Bigger-than-normal year-on-year declines this year will be distorted by unusually high volumes last year, particularly in the first half. As of 2021, a 20-month import streak of over 2 million TEUs compares to average imports of 1.8 million TEUs per month ahead of the pandemic in 2019. US container imports peaked in May 2022 with an all-time monthly record of 2.4 million TEU will fall below 2 million TEU at its peak in November 2022.
Gold said the priority right now is resolving labor negotiations at West Coast ports that could lead to “self-inflicted supply chain challenges.”
The NRF last month sent a letter signed by 238 national, state and local trade associations to President Biden calling for further government engagement in the West Coast talks. NRF President and CEO Matt Shay also met with Port of Los Angeles Executive Director Gene Seroka to get an update on the status of the negotiations. As workers continue their work, many shippers have shifted their cargo elsewhere to avoid potential disruption.
“Compared to last year, the flow of import containers on the West Coast continues to slow along with demand as airlines increasingly shut down Los Angeles-area ports but expand voyages to other ports of call to offset excess capacity,” said Ben Hackett , founder of Hackett Associates, which makes the Global Port Tracker for the NRF. “Meanwhile, freight rates have been impacted by the fall in demand, but new vessels are emerging and more have been ordered – a sign that shippers expect demand to improve pending delivery of the new vessels.”

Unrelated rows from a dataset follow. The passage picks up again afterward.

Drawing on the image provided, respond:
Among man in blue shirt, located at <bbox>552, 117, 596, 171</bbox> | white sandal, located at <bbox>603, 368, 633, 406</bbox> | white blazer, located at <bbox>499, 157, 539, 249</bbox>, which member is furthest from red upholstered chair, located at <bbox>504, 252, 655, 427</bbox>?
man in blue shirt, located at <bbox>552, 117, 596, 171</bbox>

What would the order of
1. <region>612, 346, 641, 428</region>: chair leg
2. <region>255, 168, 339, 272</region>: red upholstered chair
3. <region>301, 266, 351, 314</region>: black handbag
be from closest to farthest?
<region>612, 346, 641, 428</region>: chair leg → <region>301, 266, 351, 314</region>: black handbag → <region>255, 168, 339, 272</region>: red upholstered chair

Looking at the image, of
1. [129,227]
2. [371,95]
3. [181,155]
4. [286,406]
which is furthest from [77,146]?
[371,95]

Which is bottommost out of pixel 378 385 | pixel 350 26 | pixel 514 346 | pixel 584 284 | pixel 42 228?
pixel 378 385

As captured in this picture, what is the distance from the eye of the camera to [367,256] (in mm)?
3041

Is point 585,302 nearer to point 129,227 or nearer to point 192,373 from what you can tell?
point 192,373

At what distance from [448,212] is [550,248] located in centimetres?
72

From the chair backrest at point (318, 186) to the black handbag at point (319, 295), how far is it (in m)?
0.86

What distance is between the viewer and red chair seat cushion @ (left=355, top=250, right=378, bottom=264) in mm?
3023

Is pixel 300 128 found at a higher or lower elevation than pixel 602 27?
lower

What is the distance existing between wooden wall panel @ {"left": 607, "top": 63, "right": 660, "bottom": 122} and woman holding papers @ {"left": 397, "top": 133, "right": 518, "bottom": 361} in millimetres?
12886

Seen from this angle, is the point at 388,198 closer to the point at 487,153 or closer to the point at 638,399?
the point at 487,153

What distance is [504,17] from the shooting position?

Global Port Tracker shows that H1 2023 is forecast at 10.8 million TEU, down 20.2% from H1 2022. Imports for the whole of 2022 totaled 25.5 million TEU, down 1.2% from the annual record of 25.8 million TEU set in 2021.
The Global Port Tracker covers the ports of Los Angeles/Long Beach, Oakland, Seattle and Tacoma on the west coast, and New York/New Jersey, Port of Virginia, Charleston, Savannah, Port Everglades, Miami and Houston on the east coast.